Physical literacy in urban and rural areas should be significantly different, but it mostly depends on your family and your neighborhood. As we all know, physical literacy is the mastering of fundamental movement skills and fundamental sport skills that permit a child to read their environment and make appropriate decisions, allowing them to move confidently and with control in a wide range of physical activity situations (Mandigo, Francis, Lodewyk & Lopez, 2009). Many people suggest that physical literacy “just happens” in child development. This is only true in certain children who are raised in environments where physical activity is encouraged but is also a way of life. On the other hand, some children are raised in more dangerous environments where free physical activity is not encouraged, in order to stay safe. Physical literacy can be developed through a sport or activity, or acquired through the movements that you are comfortable with naturally.
Screen time is becoming the first choice for many, so this means there are less physically literate youth today in both rural and urban areas. For all children, it seems that their parents want what is “safest” for them, so they could end up just putting them in front of a screen to keep them occupied instead of sending them outside to play with friends. Recesses are becoming shorter and physical education classes are no longer mandatory in every school.
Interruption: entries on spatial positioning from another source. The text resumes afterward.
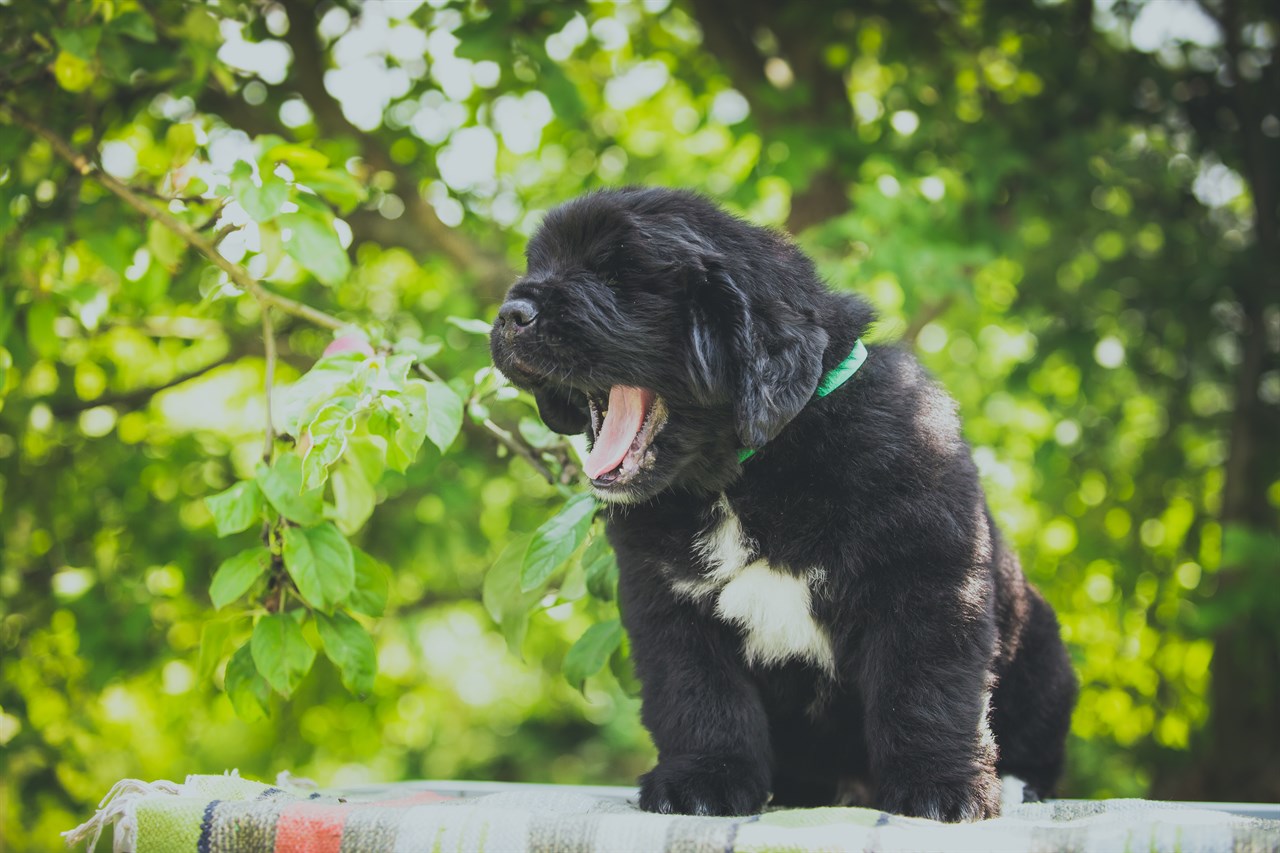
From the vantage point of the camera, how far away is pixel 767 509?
94.1 inches

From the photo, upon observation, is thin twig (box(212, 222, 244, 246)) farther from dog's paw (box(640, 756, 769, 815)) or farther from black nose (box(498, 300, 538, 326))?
dog's paw (box(640, 756, 769, 815))

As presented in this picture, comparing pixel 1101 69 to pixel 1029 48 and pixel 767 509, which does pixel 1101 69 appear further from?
pixel 767 509

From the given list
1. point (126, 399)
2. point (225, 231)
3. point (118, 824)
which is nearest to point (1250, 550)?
point (225, 231)

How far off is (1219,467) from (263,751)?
18.0 ft

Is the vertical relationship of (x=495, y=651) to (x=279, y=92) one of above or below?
below

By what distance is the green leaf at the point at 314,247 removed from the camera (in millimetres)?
2778

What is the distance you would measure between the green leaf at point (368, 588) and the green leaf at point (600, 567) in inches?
19.8

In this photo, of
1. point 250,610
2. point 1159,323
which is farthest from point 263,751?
point 1159,323

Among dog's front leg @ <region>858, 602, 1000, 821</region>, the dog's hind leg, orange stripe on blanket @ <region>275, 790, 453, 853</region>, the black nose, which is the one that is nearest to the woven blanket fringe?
orange stripe on blanket @ <region>275, 790, 453, 853</region>

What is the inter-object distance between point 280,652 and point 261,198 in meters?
1.02

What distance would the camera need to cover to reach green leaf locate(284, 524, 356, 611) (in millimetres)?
2445

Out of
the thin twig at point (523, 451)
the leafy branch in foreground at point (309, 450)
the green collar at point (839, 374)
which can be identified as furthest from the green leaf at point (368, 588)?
the green collar at point (839, 374)

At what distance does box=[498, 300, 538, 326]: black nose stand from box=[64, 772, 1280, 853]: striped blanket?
3.06 ft

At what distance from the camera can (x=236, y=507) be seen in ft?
8.08
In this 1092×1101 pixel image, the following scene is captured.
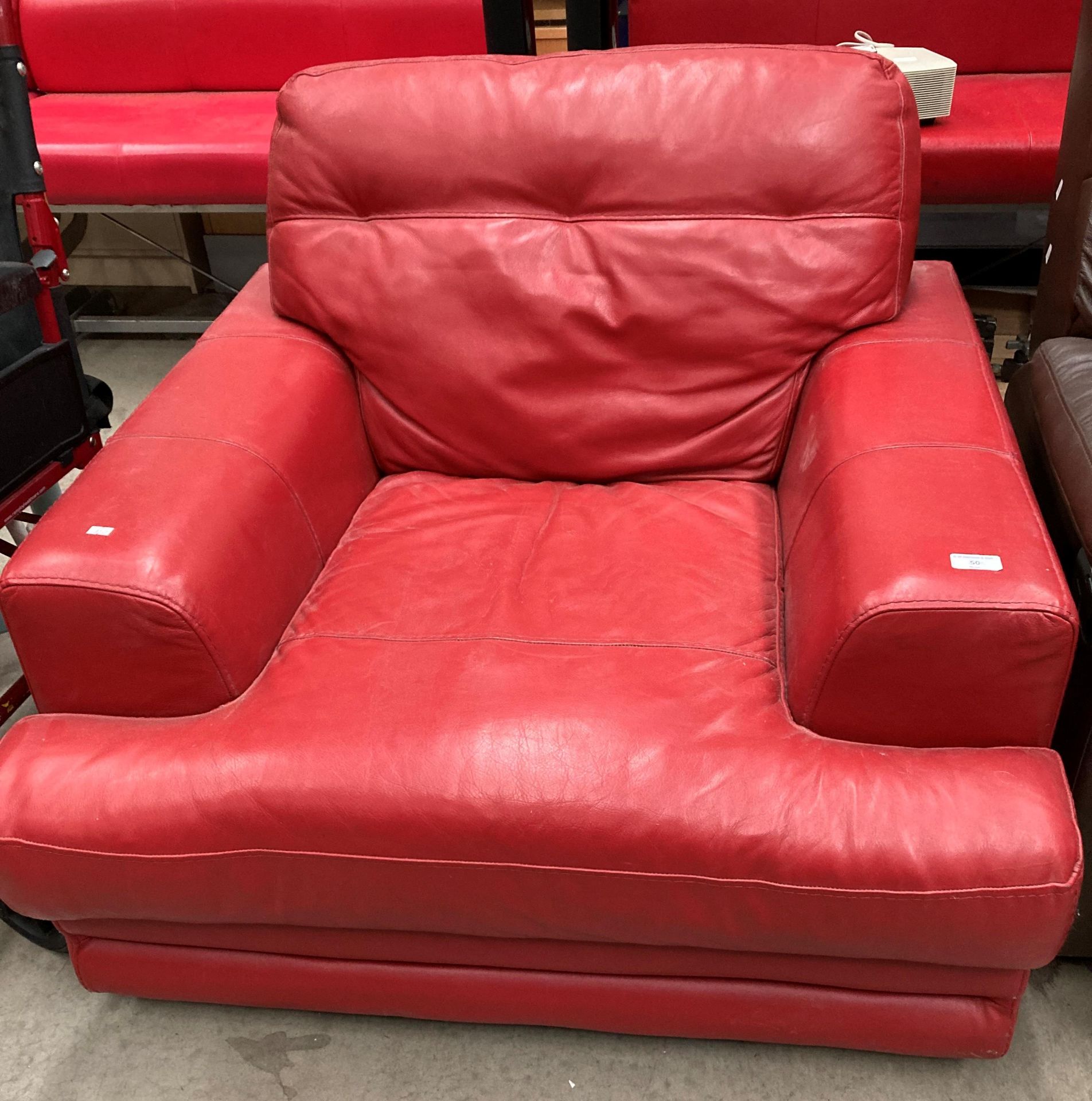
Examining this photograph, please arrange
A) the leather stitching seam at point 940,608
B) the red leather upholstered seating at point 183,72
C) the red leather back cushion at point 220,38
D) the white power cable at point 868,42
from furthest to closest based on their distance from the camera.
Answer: the red leather back cushion at point 220,38
the red leather upholstered seating at point 183,72
the white power cable at point 868,42
the leather stitching seam at point 940,608

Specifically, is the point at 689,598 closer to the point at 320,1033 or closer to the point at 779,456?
the point at 779,456

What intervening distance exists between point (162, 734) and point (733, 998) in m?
0.74

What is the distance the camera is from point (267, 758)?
1228 mm

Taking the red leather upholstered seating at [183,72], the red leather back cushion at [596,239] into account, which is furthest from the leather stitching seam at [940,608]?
the red leather upholstered seating at [183,72]

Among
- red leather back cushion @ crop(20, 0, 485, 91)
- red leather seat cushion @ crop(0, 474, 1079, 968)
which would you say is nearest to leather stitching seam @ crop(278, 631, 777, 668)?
red leather seat cushion @ crop(0, 474, 1079, 968)

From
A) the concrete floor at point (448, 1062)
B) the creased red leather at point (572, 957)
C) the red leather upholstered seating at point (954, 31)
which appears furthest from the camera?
the red leather upholstered seating at point (954, 31)

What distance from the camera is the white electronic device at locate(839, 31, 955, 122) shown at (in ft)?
7.95

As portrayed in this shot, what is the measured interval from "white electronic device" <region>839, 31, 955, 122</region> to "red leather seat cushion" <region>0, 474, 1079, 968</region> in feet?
5.30

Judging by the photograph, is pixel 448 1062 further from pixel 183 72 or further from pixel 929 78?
pixel 183 72

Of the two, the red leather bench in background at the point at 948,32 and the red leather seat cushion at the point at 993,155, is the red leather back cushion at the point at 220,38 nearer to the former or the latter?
the red leather bench in background at the point at 948,32

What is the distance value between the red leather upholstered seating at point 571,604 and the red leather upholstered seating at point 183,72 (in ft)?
3.69

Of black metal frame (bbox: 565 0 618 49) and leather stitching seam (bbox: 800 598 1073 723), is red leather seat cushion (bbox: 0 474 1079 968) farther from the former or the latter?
black metal frame (bbox: 565 0 618 49)

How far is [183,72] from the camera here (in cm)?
318

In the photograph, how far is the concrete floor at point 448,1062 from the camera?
1356 millimetres
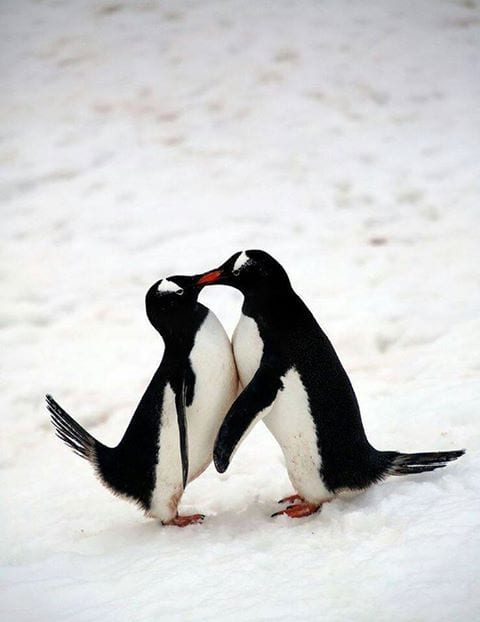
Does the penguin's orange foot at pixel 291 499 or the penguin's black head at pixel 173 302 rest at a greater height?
the penguin's black head at pixel 173 302

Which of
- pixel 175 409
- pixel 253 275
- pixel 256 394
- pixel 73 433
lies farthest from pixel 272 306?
pixel 73 433

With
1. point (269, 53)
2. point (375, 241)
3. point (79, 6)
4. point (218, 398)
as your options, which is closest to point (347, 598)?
point (218, 398)

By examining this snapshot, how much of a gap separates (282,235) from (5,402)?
4.54ft

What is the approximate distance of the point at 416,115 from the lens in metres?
4.27

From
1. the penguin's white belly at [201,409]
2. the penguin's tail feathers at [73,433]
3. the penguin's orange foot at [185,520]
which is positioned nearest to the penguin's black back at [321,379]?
the penguin's white belly at [201,409]

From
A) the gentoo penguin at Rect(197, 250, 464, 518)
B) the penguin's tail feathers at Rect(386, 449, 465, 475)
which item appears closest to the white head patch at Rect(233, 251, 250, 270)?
the gentoo penguin at Rect(197, 250, 464, 518)

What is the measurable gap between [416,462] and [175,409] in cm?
50

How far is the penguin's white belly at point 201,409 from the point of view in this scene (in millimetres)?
1720

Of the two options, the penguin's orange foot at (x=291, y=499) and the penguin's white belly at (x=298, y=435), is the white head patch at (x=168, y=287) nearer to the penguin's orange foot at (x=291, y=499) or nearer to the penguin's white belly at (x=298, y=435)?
the penguin's white belly at (x=298, y=435)

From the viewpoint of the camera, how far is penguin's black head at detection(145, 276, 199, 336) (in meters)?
1.70

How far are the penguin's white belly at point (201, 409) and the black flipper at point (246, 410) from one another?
11 centimetres

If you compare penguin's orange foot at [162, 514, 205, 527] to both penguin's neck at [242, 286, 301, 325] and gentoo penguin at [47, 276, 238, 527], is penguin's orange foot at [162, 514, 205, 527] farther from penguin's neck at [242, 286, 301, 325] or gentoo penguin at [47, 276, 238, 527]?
penguin's neck at [242, 286, 301, 325]

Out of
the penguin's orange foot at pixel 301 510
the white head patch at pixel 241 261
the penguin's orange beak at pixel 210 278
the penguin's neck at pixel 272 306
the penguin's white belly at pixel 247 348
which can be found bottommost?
the penguin's orange foot at pixel 301 510

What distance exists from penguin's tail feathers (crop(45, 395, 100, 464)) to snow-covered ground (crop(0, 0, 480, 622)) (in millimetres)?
180
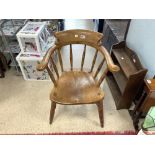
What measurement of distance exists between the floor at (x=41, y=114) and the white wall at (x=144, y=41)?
526 mm

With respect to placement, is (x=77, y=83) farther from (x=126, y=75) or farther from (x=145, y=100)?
(x=145, y=100)

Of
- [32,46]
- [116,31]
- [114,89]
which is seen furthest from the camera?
[116,31]

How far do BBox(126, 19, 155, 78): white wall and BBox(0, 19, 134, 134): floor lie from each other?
53cm

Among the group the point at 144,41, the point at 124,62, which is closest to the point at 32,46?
the point at 124,62

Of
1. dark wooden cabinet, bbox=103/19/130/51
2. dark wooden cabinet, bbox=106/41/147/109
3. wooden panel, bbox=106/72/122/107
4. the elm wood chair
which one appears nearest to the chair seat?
the elm wood chair

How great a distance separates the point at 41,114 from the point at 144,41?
1210 millimetres

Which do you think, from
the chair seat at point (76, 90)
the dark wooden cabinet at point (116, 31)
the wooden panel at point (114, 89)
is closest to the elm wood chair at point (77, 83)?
the chair seat at point (76, 90)

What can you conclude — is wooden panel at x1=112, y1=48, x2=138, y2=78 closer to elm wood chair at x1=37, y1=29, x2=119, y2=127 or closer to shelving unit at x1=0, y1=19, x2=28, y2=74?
elm wood chair at x1=37, y1=29, x2=119, y2=127

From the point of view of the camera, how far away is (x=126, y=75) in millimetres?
1424

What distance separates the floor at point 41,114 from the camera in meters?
1.50

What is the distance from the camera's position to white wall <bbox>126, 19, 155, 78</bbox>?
135cm
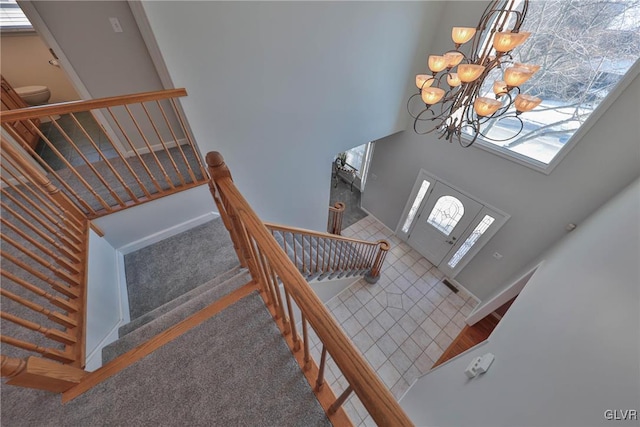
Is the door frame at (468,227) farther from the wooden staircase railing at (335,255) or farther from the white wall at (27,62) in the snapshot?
the white wall at (27,62)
Initially, we assumed that there was a cut and dry difference between rural and urban physical literacy, but we found out they were pretty similar. When looking at rural communities, they could have smaller opportunities for recreation and sport activities, or longer commutes to participate in activities (especially if they live in really small areas). On the other hand, some rural communities have loads of recreational activities and yard space so the kids can start working on fundamental movements at a young age. Most of the time, rural town residents are able to walk most places they need to go. When looking at urban communities, there could be an outstanding number of recreational and sporting activities, but more competition. Individuals in this area may have to drive to most of the places they go, which means they will not spend as much time outside.